Tewelve people were killed during street protests in Iran on Sunday, state television said on Monday. The nationwide protests have drawn in tens of thousands of people and represent the boldest challenge to Iran’s leadership since pro-reform unrest in 2009. Calls for more demonstrations on Monday raise the possibility of prolonged instability, Reuters reports.

“In the events of last night, unfortunately, a total of about 10 people were killed in several cities,” state television said while showing footage of damage from the demonstrations. It gave no further details of the deaths.

The unrest erupted in the second city of Mashhad against price rises but it swiftly spread and turned into political rallies. Demonstrators say they are angry over corruption and economic hardship in a country where youth unemployment reached 28.8 percent last year. Some called on Supreme Leader Ayatollah Ali Khamenei to step down and chanted against a government they described as thieves.

“I do not know whether yesterday’s shooting was done by rally participants or the police and this issue is being investigated,” Hedayatollah Khademi was quoted as saying.

Hundreds of people have been arrested but security forces have largely shown restraint.

The violence continued for a fourth day on Sunday despite President Hassan Rouhani’s appeal for calm. In a pre-recorded address aired on state TV, Rouhani said that while Iranians had the right to criticize authorities, the government would show no tolerance for those stoking unrest.
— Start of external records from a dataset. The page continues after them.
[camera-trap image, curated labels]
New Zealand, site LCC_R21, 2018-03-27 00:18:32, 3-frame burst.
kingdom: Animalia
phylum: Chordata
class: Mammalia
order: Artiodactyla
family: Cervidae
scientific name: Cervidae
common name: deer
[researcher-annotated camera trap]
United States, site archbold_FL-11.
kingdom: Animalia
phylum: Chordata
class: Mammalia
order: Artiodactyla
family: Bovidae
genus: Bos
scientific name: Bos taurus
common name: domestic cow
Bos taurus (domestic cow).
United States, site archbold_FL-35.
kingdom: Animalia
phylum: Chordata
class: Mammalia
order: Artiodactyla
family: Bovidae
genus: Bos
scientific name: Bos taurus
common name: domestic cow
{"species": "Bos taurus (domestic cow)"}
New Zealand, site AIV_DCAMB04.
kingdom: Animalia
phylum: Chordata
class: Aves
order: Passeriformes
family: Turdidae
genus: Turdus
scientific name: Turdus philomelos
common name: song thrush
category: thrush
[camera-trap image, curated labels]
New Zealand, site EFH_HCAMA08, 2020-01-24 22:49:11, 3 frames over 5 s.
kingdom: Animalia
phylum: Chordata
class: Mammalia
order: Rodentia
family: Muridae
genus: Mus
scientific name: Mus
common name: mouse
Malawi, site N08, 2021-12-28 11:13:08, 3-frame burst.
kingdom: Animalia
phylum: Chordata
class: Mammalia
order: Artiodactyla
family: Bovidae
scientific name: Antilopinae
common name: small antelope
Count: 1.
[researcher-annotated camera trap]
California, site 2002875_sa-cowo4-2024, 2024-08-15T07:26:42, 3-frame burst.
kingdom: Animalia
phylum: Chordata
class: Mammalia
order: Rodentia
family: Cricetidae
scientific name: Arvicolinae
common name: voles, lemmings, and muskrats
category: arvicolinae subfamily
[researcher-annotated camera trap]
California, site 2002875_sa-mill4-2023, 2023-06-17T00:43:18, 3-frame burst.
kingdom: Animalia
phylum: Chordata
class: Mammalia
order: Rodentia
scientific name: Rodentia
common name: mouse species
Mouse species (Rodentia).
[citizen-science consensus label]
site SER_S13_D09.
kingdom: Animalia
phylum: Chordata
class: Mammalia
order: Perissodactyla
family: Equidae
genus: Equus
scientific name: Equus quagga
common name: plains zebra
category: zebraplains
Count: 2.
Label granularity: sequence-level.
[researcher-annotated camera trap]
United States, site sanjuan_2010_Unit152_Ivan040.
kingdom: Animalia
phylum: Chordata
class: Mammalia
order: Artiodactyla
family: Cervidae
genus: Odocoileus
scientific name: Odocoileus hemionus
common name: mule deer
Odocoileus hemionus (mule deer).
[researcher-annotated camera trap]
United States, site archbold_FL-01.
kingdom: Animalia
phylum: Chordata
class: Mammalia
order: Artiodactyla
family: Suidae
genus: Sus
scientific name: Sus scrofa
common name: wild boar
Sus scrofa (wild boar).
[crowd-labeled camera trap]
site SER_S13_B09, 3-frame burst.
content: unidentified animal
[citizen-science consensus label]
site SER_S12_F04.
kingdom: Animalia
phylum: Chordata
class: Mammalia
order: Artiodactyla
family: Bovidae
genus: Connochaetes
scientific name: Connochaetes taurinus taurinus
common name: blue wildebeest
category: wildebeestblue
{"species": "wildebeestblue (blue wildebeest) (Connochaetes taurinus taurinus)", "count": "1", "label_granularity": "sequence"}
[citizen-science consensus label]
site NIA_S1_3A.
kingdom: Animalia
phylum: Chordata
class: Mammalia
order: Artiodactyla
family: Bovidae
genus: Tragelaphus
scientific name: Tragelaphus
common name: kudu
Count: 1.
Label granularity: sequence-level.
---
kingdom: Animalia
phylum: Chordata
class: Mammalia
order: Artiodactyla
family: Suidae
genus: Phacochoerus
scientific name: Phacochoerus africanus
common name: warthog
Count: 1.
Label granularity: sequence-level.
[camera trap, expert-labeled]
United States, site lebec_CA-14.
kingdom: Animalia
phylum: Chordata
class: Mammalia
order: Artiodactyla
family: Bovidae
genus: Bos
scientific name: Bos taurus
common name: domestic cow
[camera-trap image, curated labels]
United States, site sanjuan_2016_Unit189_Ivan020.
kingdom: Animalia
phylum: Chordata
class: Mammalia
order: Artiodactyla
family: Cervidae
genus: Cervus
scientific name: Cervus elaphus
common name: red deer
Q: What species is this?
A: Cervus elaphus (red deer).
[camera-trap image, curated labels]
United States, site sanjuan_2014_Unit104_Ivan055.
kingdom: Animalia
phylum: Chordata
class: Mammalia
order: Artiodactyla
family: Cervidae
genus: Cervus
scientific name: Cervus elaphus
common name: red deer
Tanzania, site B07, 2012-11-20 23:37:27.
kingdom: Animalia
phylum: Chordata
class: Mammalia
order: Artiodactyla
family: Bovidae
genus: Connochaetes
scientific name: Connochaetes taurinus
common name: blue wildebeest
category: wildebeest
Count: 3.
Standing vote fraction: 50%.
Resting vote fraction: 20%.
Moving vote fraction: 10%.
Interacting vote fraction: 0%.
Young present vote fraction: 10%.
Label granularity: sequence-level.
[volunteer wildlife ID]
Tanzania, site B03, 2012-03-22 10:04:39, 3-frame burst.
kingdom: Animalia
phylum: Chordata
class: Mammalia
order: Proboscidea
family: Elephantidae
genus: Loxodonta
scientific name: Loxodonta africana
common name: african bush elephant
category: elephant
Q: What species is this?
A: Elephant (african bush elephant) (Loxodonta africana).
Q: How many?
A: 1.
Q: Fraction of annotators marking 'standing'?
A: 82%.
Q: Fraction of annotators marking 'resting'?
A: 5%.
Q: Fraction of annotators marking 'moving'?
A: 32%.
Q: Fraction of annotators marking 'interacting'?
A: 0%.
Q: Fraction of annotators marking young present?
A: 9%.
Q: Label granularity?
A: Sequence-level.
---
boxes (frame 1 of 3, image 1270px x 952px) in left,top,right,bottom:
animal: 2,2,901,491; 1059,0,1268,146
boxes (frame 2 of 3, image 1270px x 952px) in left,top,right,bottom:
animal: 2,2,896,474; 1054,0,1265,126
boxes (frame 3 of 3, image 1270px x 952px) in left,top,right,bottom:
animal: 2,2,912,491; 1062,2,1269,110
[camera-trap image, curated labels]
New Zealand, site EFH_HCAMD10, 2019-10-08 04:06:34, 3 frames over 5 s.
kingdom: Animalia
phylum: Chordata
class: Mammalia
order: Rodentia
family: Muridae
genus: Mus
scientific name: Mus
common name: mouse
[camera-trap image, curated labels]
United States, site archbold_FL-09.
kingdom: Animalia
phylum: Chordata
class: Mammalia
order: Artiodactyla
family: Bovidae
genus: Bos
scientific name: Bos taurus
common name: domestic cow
“We are a free nation, and according to the constitution and citizen rights, the people are free to express their criticism and even their protests. But criticism should not be accompanied with violence or vandalizing public property. The government will show no tolerance for those who damage public properties, violate public order and create unrest in the society,” Rouhani said and also acknowledged public concerns over the economy and corruption.

Earlier, state-run media outlet IRIB reported that Iranian officials had temporarily restricted access to social media apps Instagram and Telegram, which have been used by Iranians to share news about the protests. Associated Press report says that the public discontent has been fanned by messages sent on the Telegram messaging app, which Iranian authorities blocked Sunday along with the photo-sharing app Instagram, which is owned by tech giant Facebook.

Social media has helped galvanize tens of thousands participating in the protests — described as the largest public display of discontent in Iran since the 2009 Green Movement, when people took to the streets to dispute the election of President Mahmoud Ahmadinejad. Unsigned statements posted on social media urged Iranians to demonstrate again in the capital Tehran and 50 other urban centers.

The government warned on Sunday that protesters would suffer severe consequences if demonstrations continued.

“Those who damage public property, violate law and order and create unrest are responsible for their actions and should pay the price,” Interior Minister Abdolreza Rahmani Fazli told Iranian state media, according to Reuters.

Two people were shot dead in the southwestern town of Izeh on Sunday and several others were injured, ILNA news agency quoted a member of parliament as saying. It was not clear if the two dead were part of the 10 cited on state television. Two protesters were shot in the town of Dorud in Iran’s Lorestan province Saturday night, the government confirmed. The deputy governor of Lorestan, Habibollah Khojastehpour, said foreign agents were responsible.

“No shots were fired by the police and security forces. We have found evidence of enemies of the revolution, [Sunni militant] groups and foreign agents in this clash,” according to a Reuters translation of comments on the semi-official Mehr News.

Police in the center of Tehran fired water cannon on Sunday to try to disperse demonstrators, according to pictures on social media. Demonstrations turned violent in Shahin Shahr in central Iran. Videos showed protesters attacking the police, turning over a car and setting it on fire. Reuters could not immediately verify the authenticity of the footage. There were also reports of demonstrations in the western cities of Sanandaj and Kermanshah as well as Chabahar in the southeast and Ilam and Izeh in the southwest.

Up to 400 people are reported to have been arrested in recent days, including 200 in Tehran on Saturday night. On Sunday police used water cannon to disperse protesters at a major intersection, as captured in a video obtained by BBC Persian.

A common element of all protests has been a call for the end of clerical rule in Iran, according to the BBC’s Kasra Naji. The country’s clerics have maintained power since the country’s Islamic Revolution of 1979.  Other motivations behind protests are frustration over economic struggles and alleged corruption, reports say.